PROBLEMS AND TASKS →
a) In the big data excerpt below, which characteristic have a few commentators recently begun to add?
b) Does each of these statements agree with the big data excerpt below? Answer yes or no for each, quoting the deciding words. (i) The OECD characterisation is judged more useful than the vague formulations. (ii) The paper uses 'big data' and 'big data analytics' as one term. (iii) boyd & Crawford name mythology as their third element.
c) Continue the passage on big data below, starting after its last sentence.

EXCERPT PROVIDED →
——
In order to differentiate the big data concept, it was first proposed that its key characteristics were 'volume, velocity and variety' (Laney 2001). Subsequently, commentators added 'value', while a few have recently begun to add 'veracity' (Schroeck et al. 2012). Such vague formulations even find their way into the academic literature, in forms along the lines of 'data that's too big, too fast or too hard for existing tools to process'. A somewhat more useful characterisation is "the capacity to analyse a variety of mostly unstructured data sets from sources as diverse as web logs, social media, mobile communications, sensors and financial transactions" (OECD 2013, p.12). This reflects the widespread use of the term to encompass not only data collections, but also the processes applied to those collections. To overcome this ambiguity of scope, this paper distinguishes between 'big data' and 'big data analytics'.
Some commentators consider that big data bears a stronger resemblance to an ideology than to a science. boyd & Crawford (2012) depicts 'big data' as "a cultural, technological, and scholarly phenomenon that rests on the interplay of [three elements]" (p.663). Their first two elements correspond to 'big data' and 'big data analytics'. Their third element, on the other hand, emphasises the importance of "mythology: the widespread belief that large data sets offer a higher form of intelligence and knowledge that can generate insights that were previously impossible, with the aura of truth, objectivity, and accuracy".
The mythology, or as its proponents would prefer, the meme, has been spruiked in business school magazines (Lavalle 2012), by business school academics (McAfee & Brynjolfsson 2012), and by academics in other disciplines who might have been expected to temper their enthusiasm (Mayer-Schonberger & Cukier 2013). The high level of enthusiasm, coupled with these authors' willing suspension of disbelief, has given rise to counter-arguments, and to accusations such as "There's a mania around big data ..." (David Searls, quoted in Stilgherrian 2014a, 2014b).
——
MATERIAL PROVIDED →
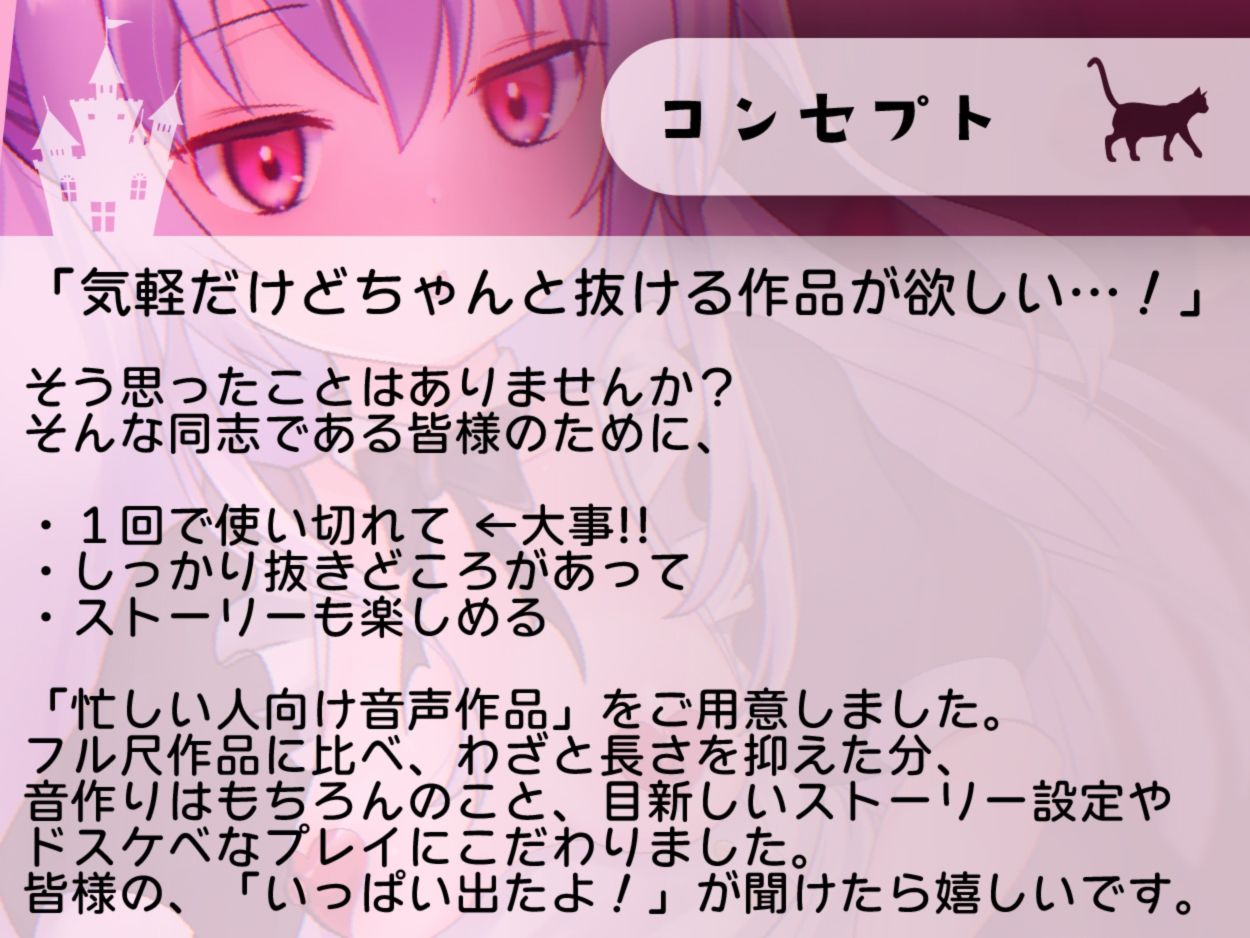 コンセプト

「気軽だけどちゃんと抜ける作品が欲しい…！」

そう思ったことはありませんか？
そんな同志である皆様のために、

・１回で使い切れて ←大事!!
・しっかり抜きどころがあって
・ストーリーも楽しめる

「忙しい人向け音声作品」をご用意しました。
フル尺作品に比べ、わざと長さを抑えた分、
音作りはもちろんのこと、目新しいストーリー設定や
ドスケベなプレイにこだわりました。
皆様の、「いっぱい出たよ！」が聞けたら嬉しいです。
——
EXPECTED RESULTS →
a) 'Veracity'

b)
(i) Yes: "A somewhat more useful characterisation is"
(ii) No: "this paper distinguishes between 'big data' and 'big data analytics'"
(iii) Yes: "Their third element, on the other hand, emphasises the importance of "mythology"

c)
The term 'big data analytics' refers to the processes that are applied to big data collections. A substantial array of analytical tools pre-existed the big data era, and more are being developed.
One way to categorise big data analytics is according to the purpose for which the analysis is performed. In Table 1, two broad categories are first distinguished, according to whether the analysis is aiming to deliver insights into populations or about individual entities within those populations. Within each of these major categories, distinctly different kinds of problem-types can be addressed.
After Clarke (2016b)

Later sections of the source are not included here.